Problem to work on>
Pictures are to be dropped. Everything else in the listing gets copied exactly.

Data section>
*** Begin section ***
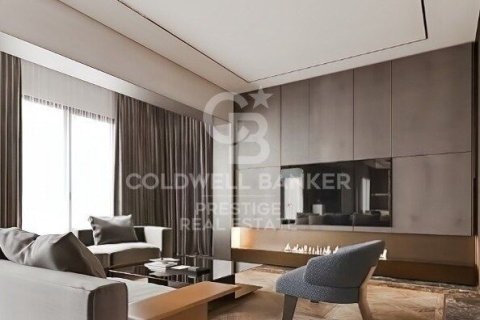 Apartamento de 5 dormitorios en venta en Barcelona, Cataluña, Spain № 5773 - foto 7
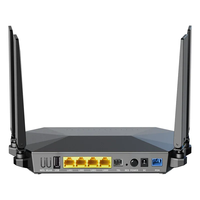 Vente Chaude 2023 Nouveau FTTH Original BT-G711AX AX1800 4GE 1 VoIP Routeur USB WiFi 6 XPON ONU GPON ONT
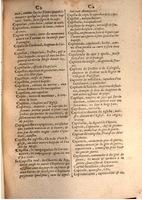1645 - A. de Sommaville et A. Courbé - Trésor des deux langues espagnole et française - BSB Munich
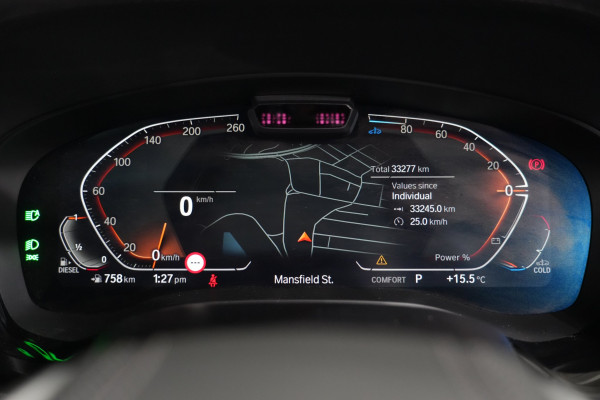 2020 BMW 6 Series 20d Luxury Line Gran Turismo Hatch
*** End section ***
Answer box>
 Apartamento de 5 dormitorios en venta en Barcelona, Cataluña, Spain № 5773 - foto 7
 Vente Chaude 2023 Nouveau FTTH Original BT-G711AX AX1800 4GE 1 VoIP Routeur USB WiFi 6 XPON ONU GPON ONT
1645 - A. de Sommaville et A. Courbé - Trésor des deux langues espagnole et française - BSB Munich
 2020 BMW 6 Series 20d Luxury Line Gran Turismo Hatch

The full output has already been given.